__Texte fourni__
.....

L'ancien ouvreur de l'équipe de France vient de signer pour deux ans à l'INRIA,
club pour lequel il a déjà beaucoup de projets sportifs et commerciaux.

J'ai mûri.
Je ne veux pas passer à côté de l'essentiel.







(Photo Bernard Garcia)

Photo: (Photo Bernard Garcia)

 

Jeudi Midi Olympique.- On pensait Christophe Bruley solidement attaché à l'Angleterre; le voilà de retour en France.
Christophe Bruley.- J'étais bien là-bas. J'y avais ma liberté d'expression. A Londres, je n'étouffais pas. Mais voilà, mon chien Lulu, qui m'a donné tant de joie, voulait revenir en France, afin de trouver une autre qualité de vie. Et puis le froid, vous savez, on en a vite marre. Ici, au moins, je peux faire tomber la polaire.

J. M. O.- Vous auriez pu choisir Paris ou Bordeaux, vous signez à Montbonnot, une petite ville où on a du mal à passer inaperçu.
Ch. B.- C'est bien de vivre dans l'anonymat d'une grande ville mais Montbonnot est un endroit où le rugby est roi. La passion pour ce jeu y est totale. Les Isérois sont des gens passionnés et j'ai envie de jouer devant un public fanatique. Ce n'était pas le cas à Meylan. En revanche, à Durban et chez les Saracens, la passion était là. A Montbonnot, je n'aurai pas peur de me faire « agresser » par les supporters, quand ça ira bien ou mal.

J. M. O.- Quand vous avez quitté la France il y a quatre ans, on vous sentait fâché.
Ch. B.- Non, je voulais voir autre chose, me créer un nouveau challenge. C'est exactement ce que je viens chercher à l'INRIA. J'avais des propositions de cinq clubs français, j'ai choisi celui-ci car j'ai aimé le discours de son président, Vincent Thornary. Le projet sportif m'a séduit; celui des RedStar de Maupertuis, club où j'avais failli partir en 1992, ne m'apportait pas les mêmes assurances. A Montbonnot, les gens en place raisonnent comme des pros. Ils sont ambitieux et je souhaite bien sûr que le club se maintienne dans l'élite.
 

« Un ambassadeur de la région et du club »

J. M. O.- Expliquez-nous quel sera votre rôle à l'INRIA.
Ch. B.- Je serai dans la peau d'un ambassadeur de la région et du club. J'aurai pour fonction celle de directeur du marketing et de l'advertising (publicité). Le rugby du jeudi est devenu un produit à vendre. J'utiliserai pour ce travail toutes les facilités et les connaissances que j'ai pu accumuler. J'ai le souci de rendre service, de penser à l'avenir, d'anticiper sur ce que sera le rugby du jeudi midi de demain.

.....

__Données enregistrées__
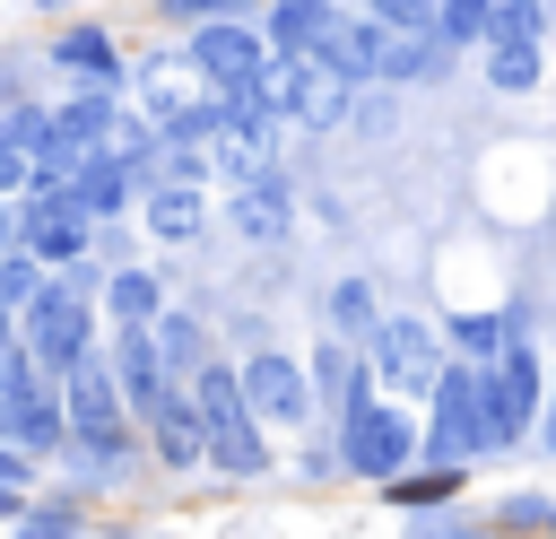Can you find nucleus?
<instances>
[{"label": "nucleus", "mask_w": 556, "mask_h": 539, "mask_svg": "<svg viewBox=\"0 0 556 539\" xmlns=\"http://www.w3.org/2000/svg\"><path fill=\"white\" fill-rule=\"evenodd\" d=\"M182 383H191L200 426H208V469H217V478H235V487L269 478V469H278V452H269V426H261V417H252V400H243V365L208 356V365H200V374H182Z\"/></svg>", "instance_id": "1"}, {"label": "nucleus", "mask_w": 556, "mask_h": 539, "mask_svg": "<svg viewBox=\"0 0 556 539\" xmlns=\"http://www.w3.org/2000/svg\"><path fill=\"white\" fill-rule=\"evenodd\" d=\"M426 461H486L495 426H486V365L478 356H443L434 391H426Z\"/></svg>", "instance_id": "2"}, {"label": "nucleus", "mask_w": 556, "mask_h": 539, "mask_svg": "<svg viewBox=\"0 0 556 539\" xmlns=\"http://www.w3.org/2000/svg\"><path fill=\"white\" fill-rule=\"evenodd\" d=\"M339 461H348V478H365V487H382V478H400L408 461H417V443H426V426H417V409L400 400V391H374V400H356L339 426Z\"/></svg>", "instance_id": "3"}, {"label": "nucleus", "mask_w": 556, "mask_h": 539, "mask_svg": "<svg viewBox=\"0 0 556 539\" xmlns=\"http://www.w3.org/2000/svg\"><path fill=\"white\" fill-rule=\"evenodd\" d=\"M17 339H26V348H35V365L61 383L78 356H96V348H104V304H96V296H78V287L52 270V287L17 313Z\"/></svg>", "instance_id": "4"}, {"label": "nucleus", "mask_w": 556, "mask_h": 539, "mask_svg": "<svg viewBox=\"0 0 556 539\" xmlns=\"http://www.w3.org/2000/svg\"><path fill=\"white\" fill-rule=\"evenodd\" d=\"M365 356H374V383H382V391L426 400L434 374H443V356H452V339H443V322H426V313H382L374 339H365Z\"/></svg>", "instance_id": "5"}, {"label": "nucleus", "mask_w": 556, "mask_h": 539, "mask_svg": "<svg viewBox=\"0 0 556 539\" xmlns=\"http://www.w3.org/2000/svg\"><path fill=\"white\" fill-rule=\"evenodd\" d=\"M539 400H547V356L521 339H504V356H486V426L495 452H521V435H539Z\"/></svg>", "instance_id": "6"}, {"label": "nucleus", "mask_w": 556, "mask_h": 539, "mask_svg": "<svg viewBox=\"0 0 556 539\" xmlns=\"http://www.w3.org/2000/svg\"><path fill=\"white\" fill-rule=\"evenodd\" d=\"M17 243H26L35 261L70 270V261H87V252H96V217L78 209V191H70V183H61V191H26V200H17Z\"/></svg>", "instance_id": "7"}, {"label": "nucleus", "mask_w": 556, "mask_h": 539, "mask_svg": "<svg viewBox=\"0 0 556 539\" xmlns=\"http://www.w3.org/2000/svg\"><path fill=\"white\" fill-rule=\"evenodd\" d=\"M243 400L261 426H313V365L287 348H252L243 356Z\"/></svg>", "instance_id": "8"}, {"label": "nucleus", "mask_w": 556, "mask_h": 539, "mask_svg": "<svg viewBox=\"0 0 556 539\" xmlns=\"http://www.w3.org/2000/svg\"><path fill=\"white\" fill-rule=\"evenodd\" d=\"M182 52L208 87H252L261 61H269V35H261V17H208V26H191Z\"/></svg>", "instance_id": "9"}, {"label": "nucleus", "mask_w": 556, "mask_h": 539, "mask_svg": "<svg viewBox=\"0 0 556 539\" xmlns=\"http://www.w3.org/2000/svg\"><path fill=\"white\" fill-rule=\"evenodd\" d=\"M226 235L235 243H287L295 235V183L278 174V165H261L252 183H226Z\"/></svg>", "instance_id": "10"}, {"label": "nucleus", "mask_w": 556, "mask_h": 539, "mask_svg": "<svg viewBox=\"0 0 556 539\" xmlns=\"http://www.w3.org/2000/svg\"><path fill=\"white\" fill-rule=\"evenodd\" d=\"M104 356H113L122 400H130L139 417H156V409H165V391H174V365H165L156 330H148V322H104Z\"/></svg>", "instance_id": "11"}, {"label": "nucleus", "mask_w": 556, "mask_h": 539, "mask_svg": "<svg viewBox=\"0 0 556 539\" xmlns=\"http://www.w3.org/2000/svg\"><path fill=\"white\" fill-rule=\"evenodd\" d=\"M374 391H382V383H374L365 339H339V330H330V339H313V409H321L330 426H339L356 400H374Z\"/></svg>", "instance_id": "12"}, {"label": "nucleus", "mask_w": 556, "mask_h": 539, "mask_svg": "<svg viewBox=\"0 0 556 539\" xmlns=\"http://www.w3.org/2000/svg\"><path fill=\"white\" fill-rule=\"evenodd\" d=\"M313 61H321V70H339L348 87L382 78V17H374V9H339V17H330V35L313 43Z\"/></svg>", "instance_id": "13"}, {"label": "nucleus", "mask_w": 556, "mask_h": 539, "mask_svg": "<svg viewBox=\"0 0 556 539\" xmlns=\"http://www.w3.org/2000/svg\"><path fill=\"white\" fill-rule=\"evenodd\" d=\"M148 461H165V469H208V426H200L191 383H174L165 409L148 417Z\"/></svg>", "instance_id": "14"}, {"label": "nucleus", "mask_w": 556, "mask_h": 539, "mask_svg": "<svg viewBox=\"0 0 556 539\" xmlns=\"http://www.w3.org/2000/svg\"><path fill=\"white\" fill-rule=\"evenodd\" d=\"M139 235H148V243H191V235H208V183H148V191H139Z\"/></svg>", "instance_id": "15"}, {"label": "nucleus", "mask_w": 556, "mask_h": 539, "mask_svg": "<svg viewBox=\"0 0 556 539\" xmlns=\"http://www.w3.org/2000/svg\"><path fill=\"white\" fill-rule=\"evenodd\" d=\"M52 70H70L78 87H122V78H130L113 26H61V35H52Z\"/></svg>", "instance_id": "16"}, {"label": "nucleus", "mask_w": 556, "mask_h": 539, "mask_svg": "<svg viewBox=\"0 0 556 539\" xmlns=\"http://www.w3.org/2000/svg\"><path fill=\"white\" fill-rule=\"evenodd\" d=\"M9 435H17V443L43 461V469H52V452L70 443V409H61V383H52V374H35V383L17 391V409H9Z\"/></svg>", "instance_id": "17"}, {"label": "nucleus", "mask_w": 556, "mask_h": 539, "mask_svg": "<svg viewBox=\"0 0 556 539\" xmlns=\"http://www.w3.org/2000/svg\"><path fill=\"white\" fill-rule=\"evenodd\" d=\"M460 487H469V461H408L400 478H382V504L391 513H443V504H460Z\"/></svg>", "instance_id": "18"}, {"label": "nucleus", "mask_w": 556, "mask_h": 539, "mask_svg": "<svg viewBox=\"0 0 556 539\" xmlns=\"http://www.w3.org/2000/svg\"><path fill=\"white\" fill-rule=\"evenodd\" d=\"M70 191H78L87 217H122V209H139V183H130V165H122L113 148H87L78 174H70Z\"/></svg>", "instance_id": "19"}, {"label": "nucleus", "mask_w": 556, "mask_h": 539, "mask_svg": "<svg viewBox=\"0 0 556 539\" xmlns=\"http://www.w3.org/2000/svg\"><path fill=\"white\" fill-rule=\"evenodd\" d=\"M330 17H339V0H261L269 52H313V43L330 35Z\"/></svg>", "instance_id": "20"}, {"label": "nucleus", "mask_w": 556, "mask_h": 539, "mask_svg": "<svg viewBox=\"0 0 556 539\" xmlns=\"http://www.w3.org/2000/svg\"><path fill=\"white\" fill-rule=\"evenodd\" d=\"M156 313H165V278L139 261H113L104 270V322H156Z\"/></svg>", "instance_id": "21"}, {"label": "nucleus", "mask_w": 556, "mask_h": 539, "mask_svg": "<svg viewBox=\"0 0 556 539\" xmlns=\"http://www.w3.org/2000/svg\"><path fill=\"white\" fill-rule=\"evenodd\" d=\"M148 330H156V348H165L174 383H182V374H200V365L217 356V348H208V322H200V313H182V304H165V313H156Z\"/></svg>", "instance_id": "22"}, {"label": "nucleus", "mask_w": 556, "mask_h": 539, "mask_svg": "<svg viewBox=\"0 0 556 539\" xmlns=\"http://www.w3.org/2000/svg\"><path fill=\"white\" fill-rule=\"evenodd\" d=\"M17 530H26V539H87L96 522H87V496H78V487H61V496H26Z\"/></svg>", "instance_id": "23"}, {"label": "nucleus", "mask_w": 556, "mask_h": 539, "mask_svg": "<svg viewBox=\"0 0 556 539\" xmlns=\"http://www.w3.org/2000/svg\"><path fill=\"white\" fill-rule=\"evenodd\" d=\"M208 78L191 70V52H156V61H139V96H148V113H174L182 96H200Z\"/></svg>", "instance_id": "24"}, {"label": "nucleus", "mask_w": 556, "mask_h": 539, "mask_svg": "<svg viewBox=\"0 0 556 539\" xmlns=\"http://www.w3.org/2000/svg\"><path fill=\"white\" fill-rule=\"evenodd\" d=\"M113 122H122V87H78V96L61 104V130H70L78 148H104Z\"/></svg>", "instance_id": "25"}, {"label": "nucleus", "mask_w": 556, "mask_h": 539, "mask_svg": "<svg viewBox=\"0 0 556 539\" xmlns=\"http://www.w3.org/2000/svg\"><path fill=\"white\" fill-rule=\"evenodd\" d=\"M547 78V43H486V87L495 96H530Z\"/></svg>", "instance_id": "26"}, {"label": "nucleus", "mask_w": 556, "mask_h": 539, "mask_svg": "<svg viewBox=\"0 0 556 539\" xmlns=\"http://www.w3.org/2000/svg\"><path fill=\"white\" fill-rule=\"evenodd\" d=\"M321 313H330V330H339V339H374V322H382V296H374V278H339Z\"/></svg>", "instance_id": "27"}, {"label": "nucleus", "mask_w": 556, "mask_h": 539, "mask_svg": "<svg viewBox=\"0 0 556 539\" xmlns=\"http://www.w3.org/2000/svg\"><path fill=\"white\" fill-rule=\"evenodd\" d=\"M486 26H495V0H434V35L452 52H486Z\"/></svg>", "instance_id": "28"}, {"label": "nucleus", "mask_w": 556, "mask_h": 539, "mask_svg": "<svg viewBox=\"0 0 556 539\" xmlns=\"http://www.w3.org/2000/svg\"><path fill=\"white\" fill-rule=\"evenodd\" d=\"M443 339H452V356H478V365H486V356H504L513 330H504V313H452Z\"/></svg>", "instance_id": "29"}, {"label": "nucleus", "mask_w": 556, "mask_h": 539, "mask_svg": "<svg viewBox=\"0 0 556 539\" xmlns=\"http://www.w3.org/2000/svg\"><path fill=\"white\" fill-rule=\"evenodd\" d=\"M43 287H52V261H35L26 243H9V252H0V304H17V313H26Z\"/></svg>", "instance_id": "30"}, {"label": "nucleus", "mask_w": 556, "mask_h": 539, "mask_svg": "<svg viewBox=\"0 0 556 539\" xmlns=\"http://www.w3.org/2000/svg\"><path fill=\"white\" fill-rule=\"evenodd\" d=\"M348 122H356L365 139H391V130H400V87H391V78H365L356 104H348Z\"/></svg>", "instance_id": "31"}, {"label": "nucleus", "mask_w": 556, "mask_h": 539, "mask_svg": "<svg viewBox=\"0 0 556 539\" xmlns=\"http://www.w3.org/2000/svg\"><path fill=\"white\" fill-rule=\"evenodd\" d=\"M156 17L191 35V26H208V17H261V0H156Z\"/></svg>", "instance_id": "32"}, {"label": "nucleus", "mask_w": 556, "mask_h": 539, "mask_svg": "<svg viewBox=\"0 0 556 539\" xmlns=\"http://www.w3.org/2000/svg\"><path fill=\"white\" fill-rule=\"evenodd\" d=\"M547 522H556V496H539V487H513L495 504V530H547Z\"/></svg>", "instance_id": "33"}, {"label": "nucleus", "mask_w": 556, "mask_h": 539, "mask_svg": "<svg viewBox=\"0 0 556 539\" xmlns=\"http://www.w3.org/2000/svg\"><path fill=\"white\" fill-rule=\"evenodd\" d=\"M295 478H304V487H321V478H348V461H339V435H313V426H304V452H295Z\"/></svg>", "instance_id": "34"}, {"label": "nucleus", "mask_w": 556, "mask_h": 539, "mask_svg": "<svg viewBox=\"0 0 556 539\" xmlns=\"http://www.w3.org/2000/svg\"><path fill=\"white\" fill-rule=\"evenodd\" d=\"M0 487H43V461H35L17 435H0Z\"/></svg>", "instance_id": "35"}, {"label": "nucleus", "mask_w": 556, "mask_h": 539, "mask_svg": "<svg viewBox=\"0 0 556 539\" xmlns=\"http://www.w3.org/2000/svg\"><path fill=\"white\" fill-rule=\"evenodd\" d=\"M26 183H35V156H26L17 139H0V200H17Z\"/></svg>", "instance_id": "36"}, {"label": "nucleus", "mask_w": 556, "mask_h": 539, "mask_svg": "<svg viewBox=\"0 0 556 539\" xmlns=\"http://www.w3.org/2000/svg\"><path fill=\"white\" fill-rule=\"evenodd\" d=\"M356 9H374L382 26H434V0H356Z\"/></svg>", "instance_id": "37"}, {"label": "nucleus", "mask_w": 556, "mask_h": 539, "mask_svg": "<svg viewBox=\"0 0 556 539\" xmlns=\"http://www.w3.org/2000/svg\"><path fill=\"white\" fill-rule=\"evenodd\" d=\"M539 443L556 452V365H547V400H539Z\"/></svg>", "instance_id": "38"}, {"label": "nucleus", "mask_w": 556, "mask_h": 539, "mask_svg": "<svg viewBox=\"0 0 556 539\" xmlns=\"http://www.w3.org/2000/svg\"><path fill=\"white\" fill-rule=\"evenodd\" d=\"M26 496H35V487H0V522H17V513H26Z\"/></svg>", "instance_id": "39"}, {"label": "nucleus", "mask_w": 556, "mask_h": 539, "mask_svg": "<svg viewBox=\"0 0 556 539\" xmlns=\"http://www.w3.org/2000/svg\"><path fill=\"white\" fill-rule=\"evenodd\" d=\"M17 243V200H0V252Z\"/></svg>", "instance_id": "40"}, {"label": "nucleus", "mask_w": 556, "mask_h": 539, "mask_svg": "<svg viewBox=\"0 0 556 539\" xmlns=\"http://www.w3.org/2000/svg\"><path fill=\"white\" fill-rule=\"evenodd\" d=\"M9 339H17V304H0V348H9Z\"/></svg>", "instance_id": "41"}, {"label": "nucleus", "mask_w": 556, "mask_h": 539, "mask_svg": "<svg viewBox=\"0 0 556 539\" xmlns=\"http://www.w3.org/2000/svg\"><path fill=\"white\" fill-rule=\"evenodd\" d=\"M35 9H43V17H70V9H78V0H35Z\"/></svg>", "instance_id": "42"}, {"label": "nucleus", "mask_w": 556, "mask_h": 539, "mask_svg": "<svg viewBox=\"0 0 556 539\" xmlns=\"http://www.w3.org/2000/svg\"><path fill=\"white\" fill-rule=\"evenodd\" d=\"M0 139H9V96H0Z\"/></svg>", "instance_id": "43"}, {"label": "nucleus", "mask_w": 556, "mask_h": 539, "mask_svg": "<svg viewBox=\"0 0 556 539\" xmlns=\"http://www.w3.org/2000/svg\"><path fill=\"white\" fill-rule=\"evenodd\" d=\"M547 43H556V0H547Z\"/></svg>", "instance_id": "44"}, {"label": "nucleus", "mask_w": 556, "mask_h": 539, "mask_svg": "<svg viewBox=\"0 0 556 539\" xmlns=\"http://www.w3.org/2000/svg\"><path fill=\"white\" fill-rule=\"evenodd\" d=\"M0 96H9V70H0Z\"/></svg>", "instance_id": "45"}, {"label": "nucleus", "mask_w": 556, "mask_h": 539, "mask_svg": "<svg viewBox=\"0 0 556 539\" xmlns=\"http://www.w3.org/2000/svg\"><path fill=\"white\" fill-rule=\"evenodd\" d=\"M547 530H556V522H547Z\"/></svg>", "instance_id": "46"}]
</instances>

.....

__Demande__
D'après le texte fourni, quel poste Christophe Bruley occupera-t-il à l'INRIA ? Les lignes ne sont pas utiles ici.

__Réponse__
Il sera directeur du marketing et de l'advertising (publicité).